Each year, Concordia’s Department of English hands out prizes for excellence in the studies of English literature and creative writing. Those include the Irving Layton Awards for Creative Writing, which are worth $500 each and given to undergraduate students for works of poetry and fiction. To qualify for the fiction award, students must submit a single story of no more than 5,000 words.

This year’s recipient for fiction, Rudrapriya Rathore, calls herself “a worrywart and a student.” She studies creative writing at Concordia, writes fiction, poetry and essays and reads all with great enthusiasm. Rathore was born in New Delhi and grew up in Calcutta and Toronto. She is the recipient of the 2014 Compton-Lamb Memorial Scholarship, and her writing has appeared in various publications, including Yiara Magazine and Headlight Anthology. 

Here is an excerpt from her Layton-Award-winning short story “The Roof,” which provides a glimpse into experiences of girlhood in India.

Excerpt from "The Roof"

The Roof

The summer that follows Nandini’s eleventh birthday isn’t different from those that preceded it in any obvious way. She’s not yet tall, though her father predicts that one day, she will be — jokingly, he tells neighbours and relatives who stop by their home that her lengthening feet are outgrowing her, and will one day surely detach themselves and walk away. There’s nothing for Nandini to do but smile on these occasions, her thin lips stretching between wide cheekbones, her weight shifting from one big foot to the other.

When it’s Avi Kumar’s parents who stop by, she doesn’t bother to pretend like she hasn’t heard her father’s joke a hundred times. Instead, she stares at the way the lined pouches and folds on Mr. Kumar’s froglike face quiver as he laughs into his teacup. Avi is a year older and lives above her, on the top floor of the building. Just the thought of him calls to mind some petty trauma inflicted on Nandini’s dignity. A swift tug on her hair to accompany the insult isn’t uncommon.

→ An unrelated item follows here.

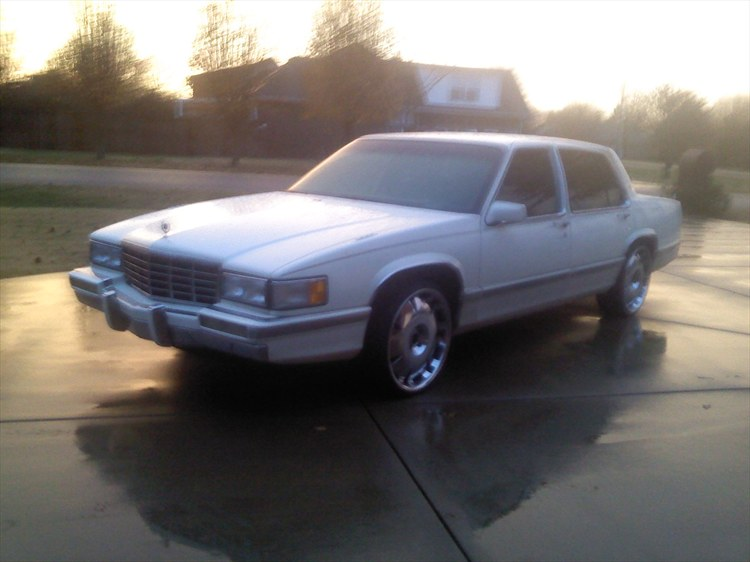 Another ChromeJerome 1993 Cadillac DeVille post... - 15418611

After a lunch of spiced potatoes and rotis, eaten while perching on a steel trunk in front of the television, Nandini takes her book and climbs up the concrete stairwell as usual. The afternoon is glaringly hot. The heat of the cement warms her feet as soon as she steps onto the open roof. A short wall runs around its perimeter. Six storeys below, traffic moves in a sluggish river densely banked by crowds of people. Though she is out of reach of the clouds of dust and the animal stench rising from the road, the noise is inescapable. Everything that moves on the streets of Calcutta makes noise. Everything honks or shouts or bleats or whistles.

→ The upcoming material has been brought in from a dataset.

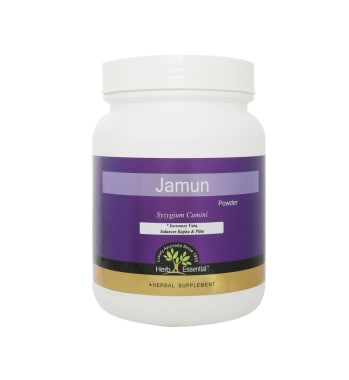 Herb Essential Jamun Powder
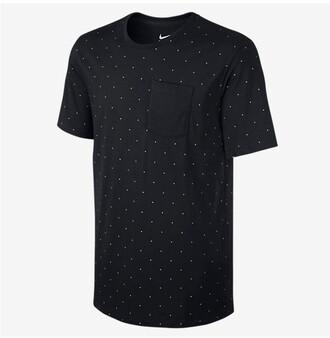 t-shirt nike polka dots large nike tshirt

From her vantage point, the roofs of other buildings stretch in every direction. Damp clothes on criss-crossing laundry lines grow stiff under the sun. Maids and nannies spread their green chilies and fish for drying and sit chopping vegetables. Under their eyes and despite the heat, children ride bicycles around each other in circles and draw on the concrete with chalk. Sitting on her bike, a storybook held open against the handlebars, Nandini leans against the only shaded wall on the roof. She has the story memorized, but it makes no difference. The pleasure lies in moving her lips and tongue to form the imagined sounds of a language she has heard only adults speak. It lies also in sitting very straight and still on the red bicycle as the children speed around her. Birbal was the emperor’s most valued advisor. Akbar trusted only him when it came to important matters. Everything in English shone with the promise of something pristine and quiet and grown-up. She turns the pages slowly, only after touching the words on the paper to absorb their square, sophisticated meanings.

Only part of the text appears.